#### [Written exercise]
Give a verbatim repeat of the lines that run from the line containing "Which of the options" to the end of the data below.

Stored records
** BEGIN **

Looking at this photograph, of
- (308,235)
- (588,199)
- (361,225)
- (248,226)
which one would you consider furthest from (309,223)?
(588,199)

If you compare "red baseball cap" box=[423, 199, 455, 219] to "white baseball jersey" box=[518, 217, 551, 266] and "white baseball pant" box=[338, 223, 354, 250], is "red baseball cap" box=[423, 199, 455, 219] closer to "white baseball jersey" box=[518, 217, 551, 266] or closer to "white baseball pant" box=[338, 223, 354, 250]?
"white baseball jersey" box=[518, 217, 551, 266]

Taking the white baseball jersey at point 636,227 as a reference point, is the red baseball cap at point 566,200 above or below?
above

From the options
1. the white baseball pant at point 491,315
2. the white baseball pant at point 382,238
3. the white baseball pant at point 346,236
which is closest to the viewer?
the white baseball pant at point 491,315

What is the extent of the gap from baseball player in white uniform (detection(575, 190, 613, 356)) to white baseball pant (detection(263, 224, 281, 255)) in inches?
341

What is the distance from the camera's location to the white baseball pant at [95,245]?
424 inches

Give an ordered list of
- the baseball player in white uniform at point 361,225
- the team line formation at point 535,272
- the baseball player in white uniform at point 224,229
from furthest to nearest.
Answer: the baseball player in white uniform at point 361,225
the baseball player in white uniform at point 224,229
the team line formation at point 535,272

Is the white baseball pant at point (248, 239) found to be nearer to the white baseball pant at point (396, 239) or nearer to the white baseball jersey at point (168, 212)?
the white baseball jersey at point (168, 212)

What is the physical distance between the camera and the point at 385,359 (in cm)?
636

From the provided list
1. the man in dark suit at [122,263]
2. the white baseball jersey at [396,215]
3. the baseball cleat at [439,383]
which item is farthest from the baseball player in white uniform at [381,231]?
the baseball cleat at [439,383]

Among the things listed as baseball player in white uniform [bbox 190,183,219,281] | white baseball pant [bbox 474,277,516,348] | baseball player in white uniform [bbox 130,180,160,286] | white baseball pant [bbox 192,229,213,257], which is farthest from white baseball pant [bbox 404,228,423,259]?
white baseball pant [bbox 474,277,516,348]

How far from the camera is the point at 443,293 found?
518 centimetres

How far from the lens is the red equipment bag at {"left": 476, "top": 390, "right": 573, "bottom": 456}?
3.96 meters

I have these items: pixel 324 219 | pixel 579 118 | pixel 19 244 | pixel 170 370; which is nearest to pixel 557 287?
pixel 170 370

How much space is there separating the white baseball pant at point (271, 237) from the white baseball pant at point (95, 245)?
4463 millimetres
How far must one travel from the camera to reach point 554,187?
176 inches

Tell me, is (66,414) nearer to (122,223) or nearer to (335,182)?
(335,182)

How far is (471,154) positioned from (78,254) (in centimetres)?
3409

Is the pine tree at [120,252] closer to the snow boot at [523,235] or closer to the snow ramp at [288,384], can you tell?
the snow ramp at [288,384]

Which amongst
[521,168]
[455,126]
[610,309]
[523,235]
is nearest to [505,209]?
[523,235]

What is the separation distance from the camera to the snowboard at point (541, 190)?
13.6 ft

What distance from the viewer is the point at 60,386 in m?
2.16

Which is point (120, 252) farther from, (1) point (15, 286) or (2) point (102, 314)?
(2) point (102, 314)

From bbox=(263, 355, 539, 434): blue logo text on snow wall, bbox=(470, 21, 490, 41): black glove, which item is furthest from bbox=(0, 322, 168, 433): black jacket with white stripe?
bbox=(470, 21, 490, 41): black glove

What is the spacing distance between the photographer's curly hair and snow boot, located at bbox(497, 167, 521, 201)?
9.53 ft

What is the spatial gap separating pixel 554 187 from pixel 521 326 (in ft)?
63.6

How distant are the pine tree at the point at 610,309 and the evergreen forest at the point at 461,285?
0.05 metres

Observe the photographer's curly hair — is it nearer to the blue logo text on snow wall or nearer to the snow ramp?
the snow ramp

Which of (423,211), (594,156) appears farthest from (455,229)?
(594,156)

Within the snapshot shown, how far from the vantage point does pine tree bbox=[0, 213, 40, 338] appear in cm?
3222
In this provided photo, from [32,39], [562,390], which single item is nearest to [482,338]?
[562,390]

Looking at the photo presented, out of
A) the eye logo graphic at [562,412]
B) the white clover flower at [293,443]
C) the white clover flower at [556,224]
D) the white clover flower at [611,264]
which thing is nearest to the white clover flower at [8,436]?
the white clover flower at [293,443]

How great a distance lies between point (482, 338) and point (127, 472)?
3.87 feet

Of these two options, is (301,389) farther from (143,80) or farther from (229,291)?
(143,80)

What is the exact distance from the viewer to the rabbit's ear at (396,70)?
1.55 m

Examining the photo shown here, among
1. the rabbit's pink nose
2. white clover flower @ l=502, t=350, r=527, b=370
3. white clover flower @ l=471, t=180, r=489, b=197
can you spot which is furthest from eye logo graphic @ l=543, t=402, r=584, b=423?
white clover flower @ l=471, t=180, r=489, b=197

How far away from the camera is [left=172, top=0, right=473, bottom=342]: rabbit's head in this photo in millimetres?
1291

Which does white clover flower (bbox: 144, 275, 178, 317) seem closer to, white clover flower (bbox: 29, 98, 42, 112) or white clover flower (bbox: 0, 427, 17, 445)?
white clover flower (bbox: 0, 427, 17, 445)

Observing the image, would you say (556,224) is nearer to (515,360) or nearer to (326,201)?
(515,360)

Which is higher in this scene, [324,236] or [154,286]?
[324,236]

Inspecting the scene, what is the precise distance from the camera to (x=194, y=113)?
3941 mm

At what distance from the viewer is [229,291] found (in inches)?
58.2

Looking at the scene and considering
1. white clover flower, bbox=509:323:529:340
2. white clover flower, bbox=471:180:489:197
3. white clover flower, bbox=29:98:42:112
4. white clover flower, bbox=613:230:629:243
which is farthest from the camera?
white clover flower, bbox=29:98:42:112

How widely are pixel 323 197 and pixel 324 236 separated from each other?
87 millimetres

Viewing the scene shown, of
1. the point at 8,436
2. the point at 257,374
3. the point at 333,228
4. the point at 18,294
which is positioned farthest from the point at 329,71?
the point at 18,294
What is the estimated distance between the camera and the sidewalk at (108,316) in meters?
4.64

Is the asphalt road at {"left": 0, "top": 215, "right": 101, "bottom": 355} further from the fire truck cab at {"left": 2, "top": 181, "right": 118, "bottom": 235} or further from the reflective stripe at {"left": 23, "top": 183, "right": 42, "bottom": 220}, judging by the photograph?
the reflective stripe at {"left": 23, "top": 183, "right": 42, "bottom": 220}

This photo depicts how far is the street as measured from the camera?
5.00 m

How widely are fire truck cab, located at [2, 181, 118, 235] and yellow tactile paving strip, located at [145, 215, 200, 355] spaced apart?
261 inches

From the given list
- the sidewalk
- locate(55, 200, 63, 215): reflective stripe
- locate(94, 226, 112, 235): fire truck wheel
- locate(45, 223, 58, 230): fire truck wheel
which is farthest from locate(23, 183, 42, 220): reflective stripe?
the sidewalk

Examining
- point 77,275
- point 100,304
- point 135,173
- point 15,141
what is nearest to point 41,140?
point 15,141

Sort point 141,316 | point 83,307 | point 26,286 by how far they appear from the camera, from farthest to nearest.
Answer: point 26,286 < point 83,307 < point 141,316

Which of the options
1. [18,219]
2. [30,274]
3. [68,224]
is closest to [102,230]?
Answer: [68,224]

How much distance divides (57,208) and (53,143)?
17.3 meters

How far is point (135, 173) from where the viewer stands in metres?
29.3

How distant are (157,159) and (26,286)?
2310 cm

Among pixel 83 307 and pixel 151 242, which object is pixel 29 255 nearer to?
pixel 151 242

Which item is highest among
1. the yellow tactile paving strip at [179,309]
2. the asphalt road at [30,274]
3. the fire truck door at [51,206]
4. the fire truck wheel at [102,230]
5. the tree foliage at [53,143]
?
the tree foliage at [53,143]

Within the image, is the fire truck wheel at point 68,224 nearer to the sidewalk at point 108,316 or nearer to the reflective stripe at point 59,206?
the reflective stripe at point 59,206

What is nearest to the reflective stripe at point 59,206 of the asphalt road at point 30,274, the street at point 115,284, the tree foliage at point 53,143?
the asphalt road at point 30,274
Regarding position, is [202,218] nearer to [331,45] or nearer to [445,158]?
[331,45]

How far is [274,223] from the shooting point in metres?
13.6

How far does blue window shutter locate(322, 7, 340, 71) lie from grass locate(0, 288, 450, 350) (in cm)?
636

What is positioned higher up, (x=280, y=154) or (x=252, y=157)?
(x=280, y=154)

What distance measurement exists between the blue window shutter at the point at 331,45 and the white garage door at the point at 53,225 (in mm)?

** END **

#### [Exercise output]
Which of the options
1. [18,219]
2. [30,274]
3. [68,224]
is closest to [102,230]?
Answer: [68,224]

How much distance divides (57,208) and (53,143)?
17.3 meters

How far is point (135, 173) from where the viewer stands in metres?
29.3

How distant are (157,159) and (26,286)?
2310 cm

Among pixel 83 307 and pixel 151 242, which object is pixel 29 255 nearer to?
pixel 151 242

Which item is highest among
1. the yellow tactile paving strip at [179,309]
2. the asphalt road at [30,274]
3. the fire truck door at [51,206]
4. the fire truck wheel at [102,230]
5. the tree foliage at [53,143]
?
the tree foliage at [53,143]

Within the image, is the fire truck wheel at point 68,224 nearer to the sidewalk at point 108,316 or nearer to the reflective stripe at point 59,206?
the reflective stripe at point 59,206

What is nearest to the reflective stripe at point 59,206 of the asphalt road at point 30,274, the street at point 115,284, the tree foliage at point 53,143?
the asphalt road at point 30,274
Regarding position, is [202,218] nearer to [331,45] or nearer to [445,158]?
[331,45]

How far is [274,223] from the shooting point in metres?
13.6

How far does blue window shutter locate(322, 7, 340, 71) lie from grass locate(0, 288, 450, 350) (in cm)?
636

What is positioned higher up, (x=280, y=154) or (x=252, y=157)?
(x=280, y=154)

What distance measurement exists between the blue window shutter at the point at 331,45 and the white garage door at the point at 53,225 (in mm)?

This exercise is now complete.